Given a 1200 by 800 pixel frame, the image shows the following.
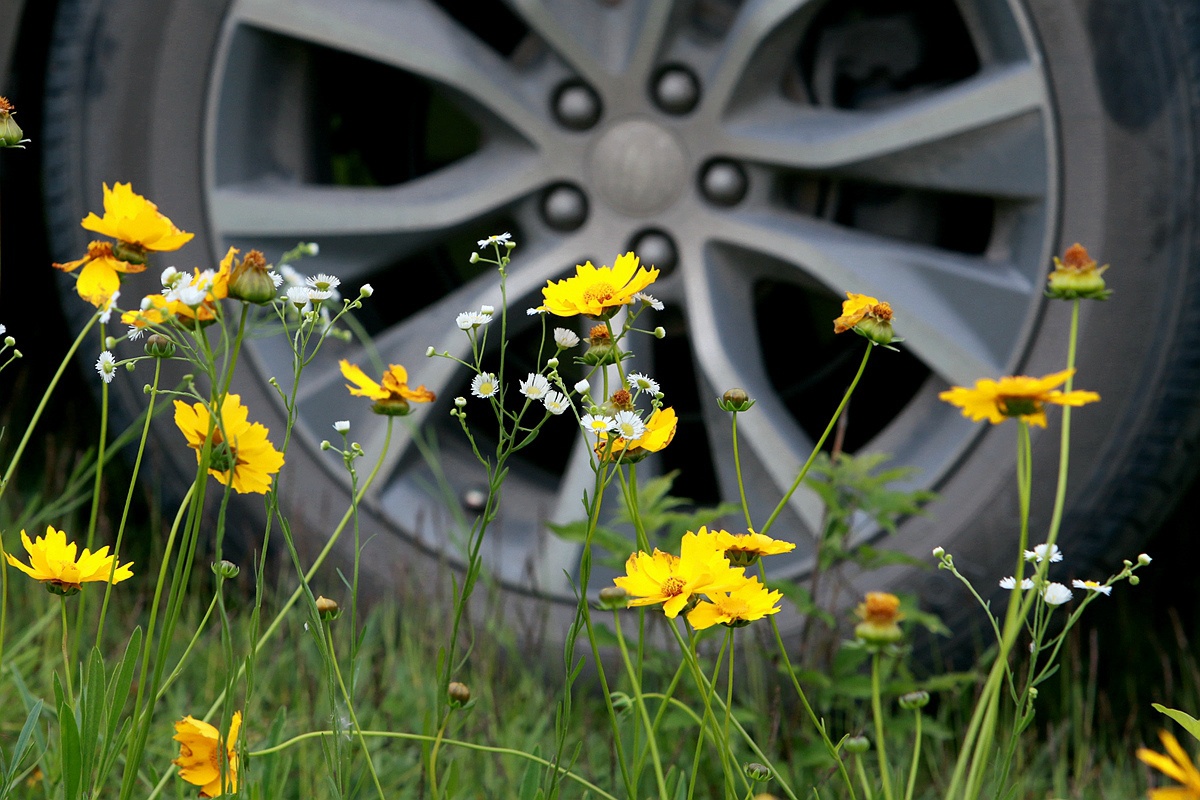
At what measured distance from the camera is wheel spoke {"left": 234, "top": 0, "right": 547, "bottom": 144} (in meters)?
2.09

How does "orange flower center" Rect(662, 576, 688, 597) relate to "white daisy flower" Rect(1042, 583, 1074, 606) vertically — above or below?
below

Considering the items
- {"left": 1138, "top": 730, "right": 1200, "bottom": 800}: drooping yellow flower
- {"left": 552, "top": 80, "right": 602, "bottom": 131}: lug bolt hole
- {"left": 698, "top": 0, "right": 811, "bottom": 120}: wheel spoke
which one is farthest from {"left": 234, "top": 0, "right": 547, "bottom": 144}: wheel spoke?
{"left": 1138, "top": 730, "right": 1200, "bottom": 800}: drooping yellow flower

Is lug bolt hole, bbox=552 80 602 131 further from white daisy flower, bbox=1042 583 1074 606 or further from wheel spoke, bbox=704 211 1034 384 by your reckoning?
Result: white daisy flower, bbox=1042 583 1074 606

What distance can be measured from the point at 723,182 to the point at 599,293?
50.4 inches

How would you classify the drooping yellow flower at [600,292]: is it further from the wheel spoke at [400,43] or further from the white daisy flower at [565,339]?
the wheel spoke at [400,43]

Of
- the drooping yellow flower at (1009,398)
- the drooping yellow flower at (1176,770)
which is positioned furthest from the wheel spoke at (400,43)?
the drooping yellow flower at (1176,770)

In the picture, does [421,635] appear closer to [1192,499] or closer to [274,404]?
[274,404]

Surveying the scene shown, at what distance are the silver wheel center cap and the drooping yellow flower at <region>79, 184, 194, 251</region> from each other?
1.29 m

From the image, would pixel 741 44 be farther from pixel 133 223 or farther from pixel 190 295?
pixel 190 295

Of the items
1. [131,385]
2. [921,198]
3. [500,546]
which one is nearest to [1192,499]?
[921,198]

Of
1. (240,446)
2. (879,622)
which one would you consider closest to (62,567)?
(240,446)

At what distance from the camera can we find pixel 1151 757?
0.46 m

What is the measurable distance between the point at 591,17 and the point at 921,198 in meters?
0.73

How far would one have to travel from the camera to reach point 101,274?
2.98 ft
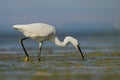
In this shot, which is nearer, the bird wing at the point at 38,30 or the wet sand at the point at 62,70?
the wet sand at the point at 62,70

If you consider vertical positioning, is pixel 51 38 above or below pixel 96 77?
below

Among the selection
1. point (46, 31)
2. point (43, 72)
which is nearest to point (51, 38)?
point (46, 31)

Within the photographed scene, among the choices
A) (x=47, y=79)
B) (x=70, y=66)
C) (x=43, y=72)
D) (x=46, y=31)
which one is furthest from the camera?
(x=46, y=31)

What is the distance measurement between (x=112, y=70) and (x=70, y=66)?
2.08 m

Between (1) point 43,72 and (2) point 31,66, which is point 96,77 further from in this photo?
(2) point 31,66

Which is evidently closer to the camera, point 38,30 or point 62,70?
point 62,70

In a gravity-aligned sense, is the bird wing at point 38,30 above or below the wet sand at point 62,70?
below

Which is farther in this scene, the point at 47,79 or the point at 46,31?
the point at 46,31

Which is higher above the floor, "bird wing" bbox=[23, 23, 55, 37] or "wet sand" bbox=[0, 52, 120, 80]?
"wet sand" bbox=[0, 52, 120, 80]

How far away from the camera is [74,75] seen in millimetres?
17734

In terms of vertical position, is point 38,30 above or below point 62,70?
below

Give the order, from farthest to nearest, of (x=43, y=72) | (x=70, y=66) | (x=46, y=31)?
(x=46, y=31), (x=70, y=66), (x=43, y=72)

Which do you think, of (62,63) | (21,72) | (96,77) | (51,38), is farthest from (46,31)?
(96,77)

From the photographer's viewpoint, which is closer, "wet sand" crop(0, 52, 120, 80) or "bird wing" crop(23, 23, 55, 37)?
"wet sand" crop(0, 52, 120, 80)
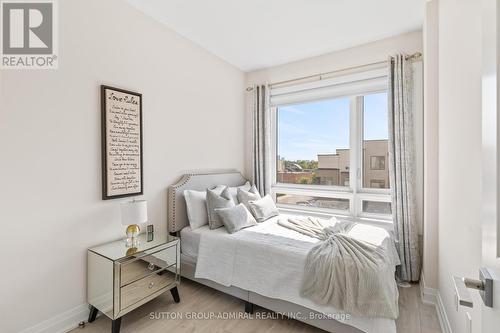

- _EXERCISE INSTRUCTIONS_: Locate every line in the entries that contains the word "farther", and copy each of those lines.

- _EXERCISE OUTPUT_:
From the image, would pixel 741 44 be farther from pixel 133 223 or farther from pixel 190 295?
Which is farther in this scene, the point at 47,79 or the point at 46,31?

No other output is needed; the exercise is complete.